# Recorded data start
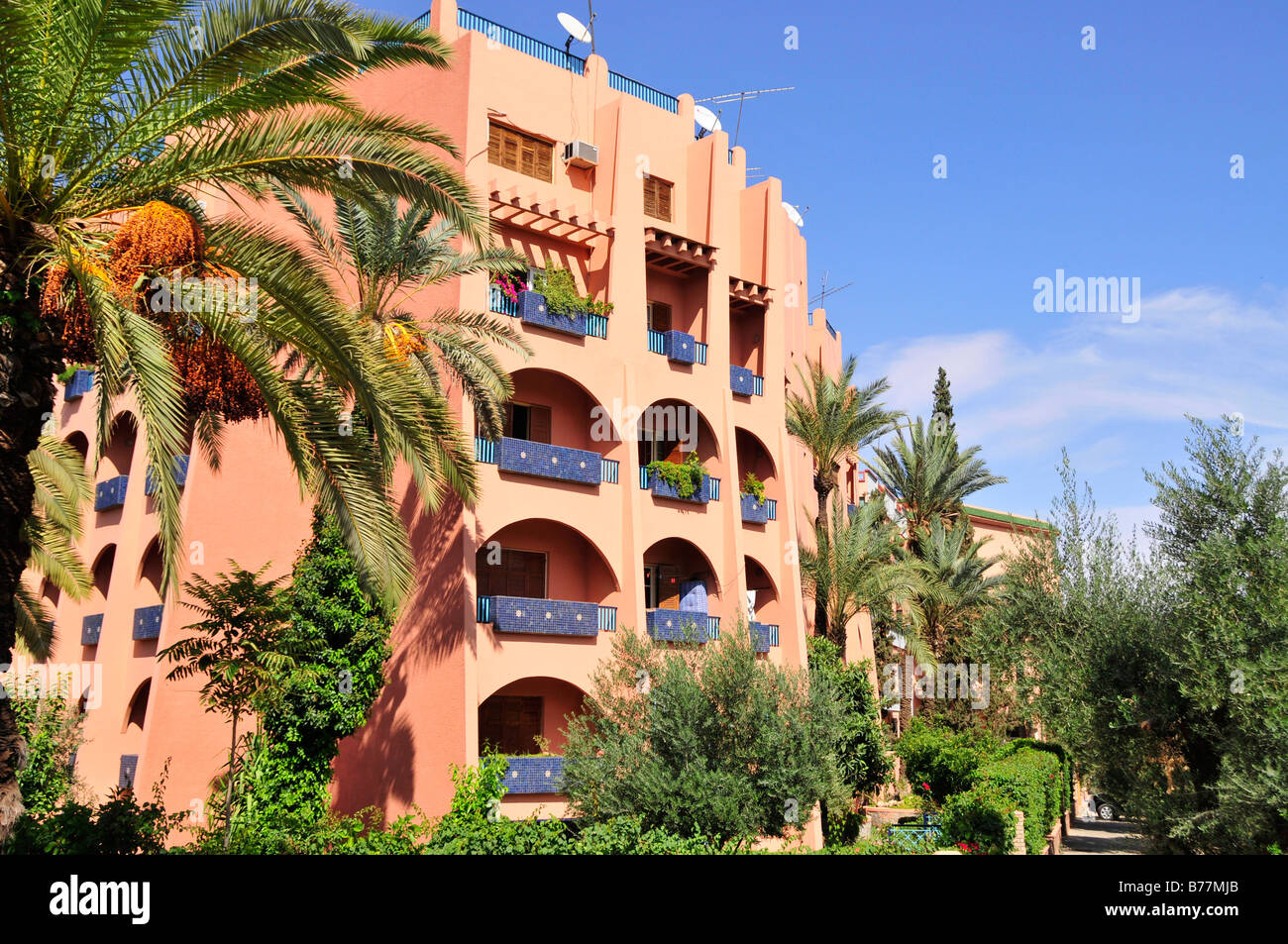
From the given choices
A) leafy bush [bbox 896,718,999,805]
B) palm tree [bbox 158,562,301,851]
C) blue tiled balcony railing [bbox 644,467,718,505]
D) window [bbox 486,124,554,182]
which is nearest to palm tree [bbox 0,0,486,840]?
palm tree [bbox 158,562,301,851]

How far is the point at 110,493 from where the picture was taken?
2678 centimetres

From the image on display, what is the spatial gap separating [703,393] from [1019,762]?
12.3m

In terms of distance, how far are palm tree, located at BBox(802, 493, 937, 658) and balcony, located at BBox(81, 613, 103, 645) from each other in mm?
19211

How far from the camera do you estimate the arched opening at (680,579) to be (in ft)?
89.2

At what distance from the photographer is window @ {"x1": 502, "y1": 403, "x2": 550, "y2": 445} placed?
25.0 metres

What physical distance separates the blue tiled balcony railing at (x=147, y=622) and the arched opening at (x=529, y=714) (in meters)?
7.70

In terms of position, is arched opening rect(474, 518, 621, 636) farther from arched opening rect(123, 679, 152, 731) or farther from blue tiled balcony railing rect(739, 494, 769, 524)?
arched opening rect(123, 679, 152, 731)

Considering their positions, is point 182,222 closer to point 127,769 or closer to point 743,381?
point 127,769

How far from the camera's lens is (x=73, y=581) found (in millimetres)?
19094

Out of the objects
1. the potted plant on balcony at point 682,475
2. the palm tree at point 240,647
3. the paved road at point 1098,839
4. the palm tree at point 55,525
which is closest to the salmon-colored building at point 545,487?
the potted plant on balcony at point 682,475

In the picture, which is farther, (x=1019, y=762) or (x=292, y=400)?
(x=1019, y=762)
# Recorded data end
» **Problem to solve**:
Please rewrite the material from the line containing "What physical distance" through the end, inclusive, replacing "salmon-colored" with "peach-colored" and leaving everything else unchanged.

» **Task solution**:
What physical distance separates the blue tiled balcony railing at (x=147, y=622) and the arched opening at (x=529, y=714) (in meters)?
7.70

In terms of position, is arched opening rect(474, 518, 621, 636) farther from arched opening rect(123, 679, 152, 731) or farther from blue tiled balcony railing rect(739, 494, 769, 524)?
arched opening rect(123, 679, 152, 731)

Considering their positions, is point 182,222 closer to point 127,769 or closer to point 743,381?
point 127,769

How far from the camera's lens is (x=73, y=581) found (in millimetres)?
19094

Out of the objects
1. the potted plant on balcony at point 682,475
2. the palm tree at point 240,647
3. the paved road at point 1098,839
4. the palm tree at point 55,525
which is closest to the peach-colored building at point 545,487?
the potted plant on balcony at point 682,475

In the picture, which is farther, (x=1019, y=762) or (x=292, y=400)?
(x=1019, y=762)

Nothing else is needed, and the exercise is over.